At the border we pile out, strapp on our packs and headed for the gate. Now, I've never crossed a border on foot, so I don't know whether or not the, ahem, “system” for letting people into the border crossing at this particular border is typical, but I do know it was pure insanity. Picture this, we get off the bus and walk towards a huge crowd of people simply milling about the gate surrounding the border office. We join the crowd, are sort of confused what everyone is waiting for, and before we know it the guards have opened the gate and every single person is making a mad dash to get through the gate to the office beyond. And I mean a maaaaaad dash. Old lady's are clawing their way past young men with huge bags of Kazakhstani goods they'll try to sell over the border, young women made up with enough body glitter and eye shadow to keep a hundred call girls in business for an entire week hold hands as they force their way through the crowd. Now the moment the chaos began COBC charged the gate and made it through to the other side. While she was making her move, my midwestern sensibility was too busy telling me that if everyone would just form a line things would go a lot smoother to kick my butt into gear and get me through the gate. Thirty seconds after the gate was opened, the guards start yelling at everyone to get back. I try to force my way through the gate, but don't make. Just as I'm beginning to silently panic to myself, COBC jogs back to the gate, speaks in purposefully horrible Russian to the guard, saying that I'm her translator and she doesn't know Russian so she can't go without me. Perhaps it was the winning American smiles we both flashed him, perhaps he was was feeling particularly nice that day, whatever it was, he opened the gate just enough to let me through, screaming at the crowd not to move.

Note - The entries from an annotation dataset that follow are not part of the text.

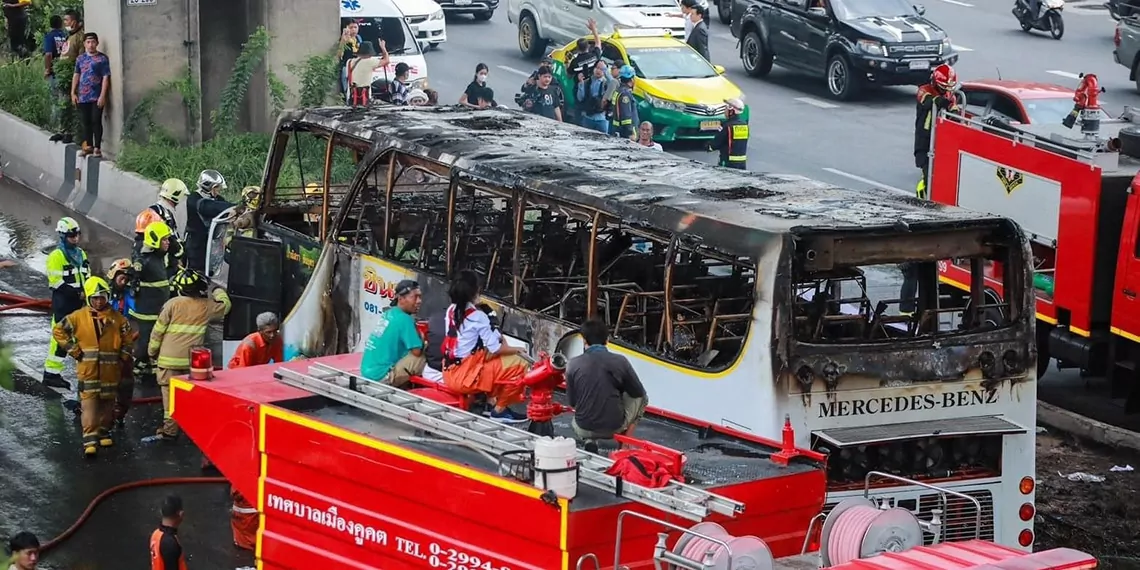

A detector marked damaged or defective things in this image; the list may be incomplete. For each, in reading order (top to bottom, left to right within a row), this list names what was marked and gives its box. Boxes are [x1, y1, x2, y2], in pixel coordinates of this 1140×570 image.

burned bus [212, 104, 1044, 549]
bus roof charred [280, 104, 1012, 258]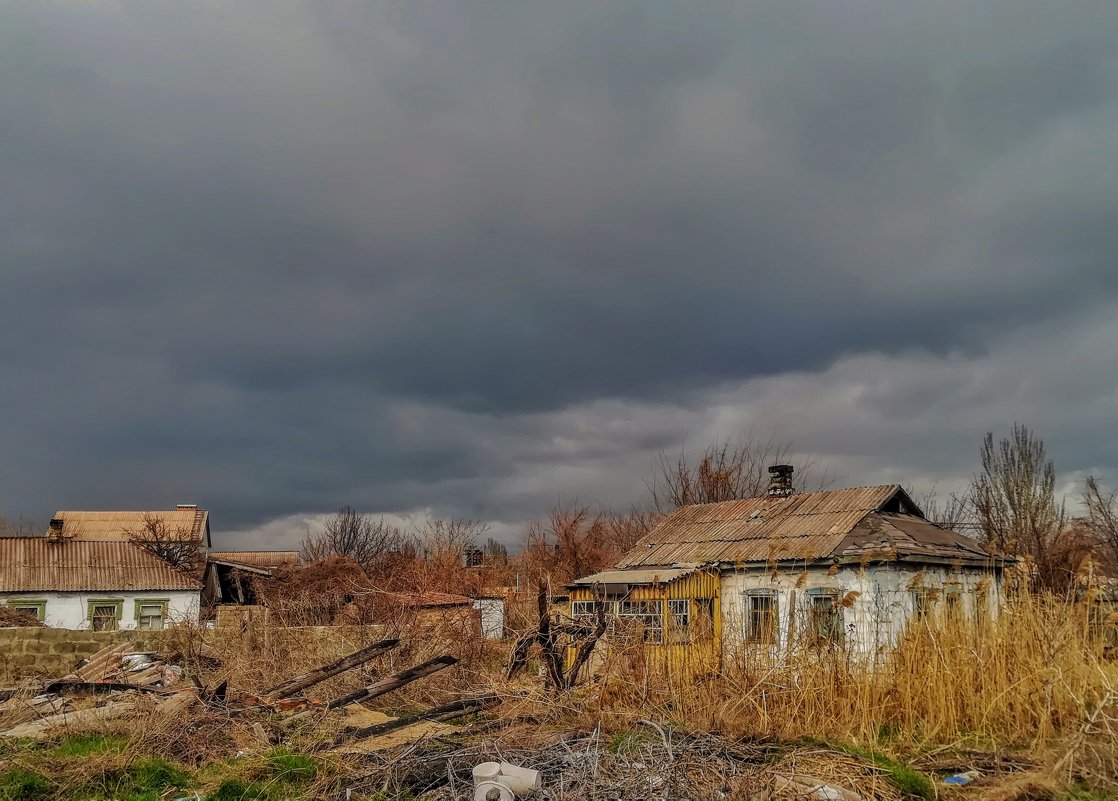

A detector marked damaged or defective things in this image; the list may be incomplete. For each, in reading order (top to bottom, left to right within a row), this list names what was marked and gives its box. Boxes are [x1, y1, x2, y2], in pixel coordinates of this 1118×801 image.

rusty corrugated metal roof [52, 510, 210, 541]
rusty corrugated metal roof [612, 485, 907, 566]
rusty corrugated metal roof [0, 534, 203, 590]
rusty corrugated metal roof [207, 550, 299, 570]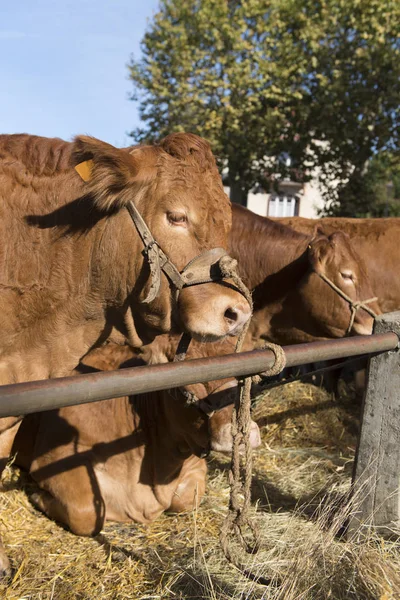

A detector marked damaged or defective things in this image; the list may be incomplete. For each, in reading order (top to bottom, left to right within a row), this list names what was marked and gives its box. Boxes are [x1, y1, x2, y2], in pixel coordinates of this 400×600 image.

rusty metal bar [0, 328, 398, 418]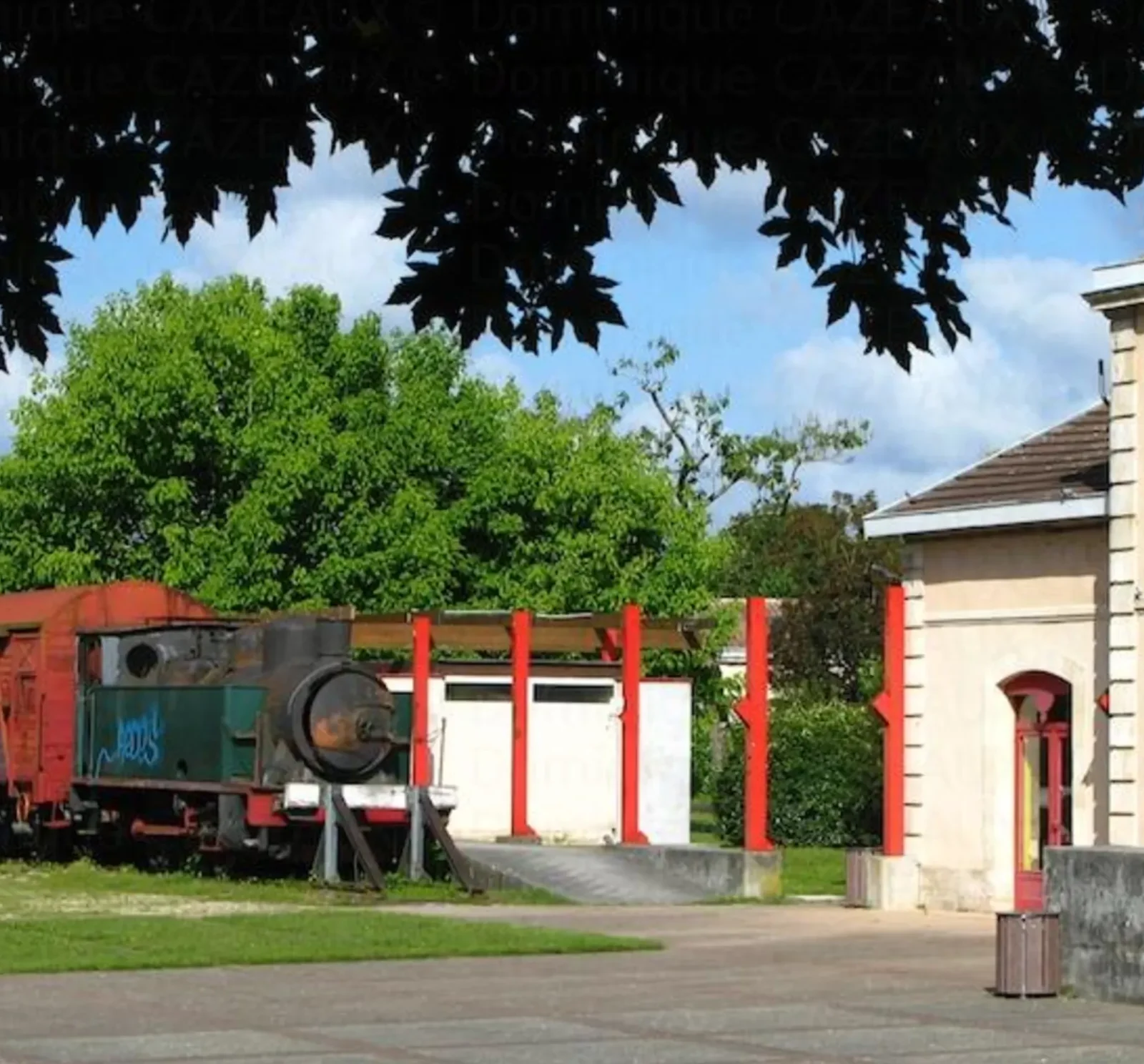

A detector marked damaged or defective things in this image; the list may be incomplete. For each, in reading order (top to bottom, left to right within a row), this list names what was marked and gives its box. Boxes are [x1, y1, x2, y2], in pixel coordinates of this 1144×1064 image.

rusty freight wagon [0, 578, 429, 870]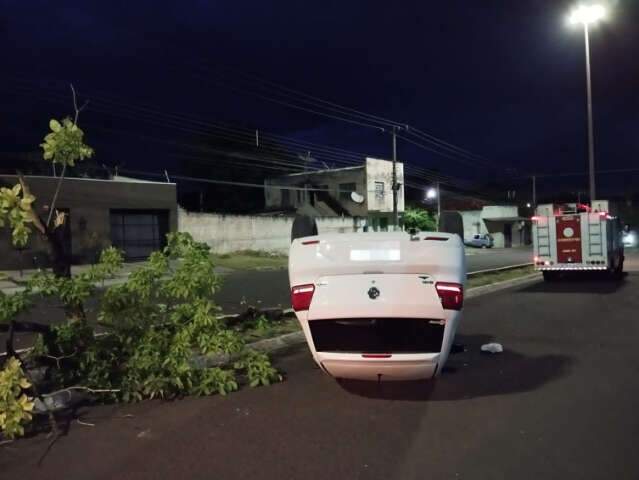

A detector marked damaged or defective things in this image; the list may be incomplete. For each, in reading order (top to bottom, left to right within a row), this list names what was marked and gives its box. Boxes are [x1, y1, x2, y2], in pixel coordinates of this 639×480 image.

overturned white car [290, 231, 464, 380]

Having made it over the first major hurdle, we make our way through the border office, get our passports stamped, change our money, and hop on a bus to the center of Bishkek. Bishkek is a strange but wonderful place. It's smaller than Almaty, less developed, yet holds the title for the Ex-pat Aid Worker Hub of Central Asia. The first person we talked to in the city was a man that approached us as we were studying our Lonely Planet to ask in English “Can I help you?”. He turned out to be a Russian man who lives in Bishkek and works for the UN Development Program. Oh and he went to Columbia Law School. This was only the beginning of our run-ins with ex-pats and aid workers over the next few days. We would later meet a British couple who was simultaneous making first ascents (or climbing as of yet unclimbed mountains) and studying how NGOs factor into stabilization in Central Asia and we would run in the Country Director of Peace Corps Kyrgyzstan at a cafe. In Bishkek we would find a small Lebanese cafe with the world's greatest hummus, a cafe that offers hard cider on tap, and the world's creepiest zoological museum that houses a terrifying number of taxidermied specimens.

After a comfortable first day in Bishkek, and a morning filled with iced coffee and scrambled eggs, we set off for the bus station to make our way to the town of Kochkor which would be our starting part for horse trek through the mountains.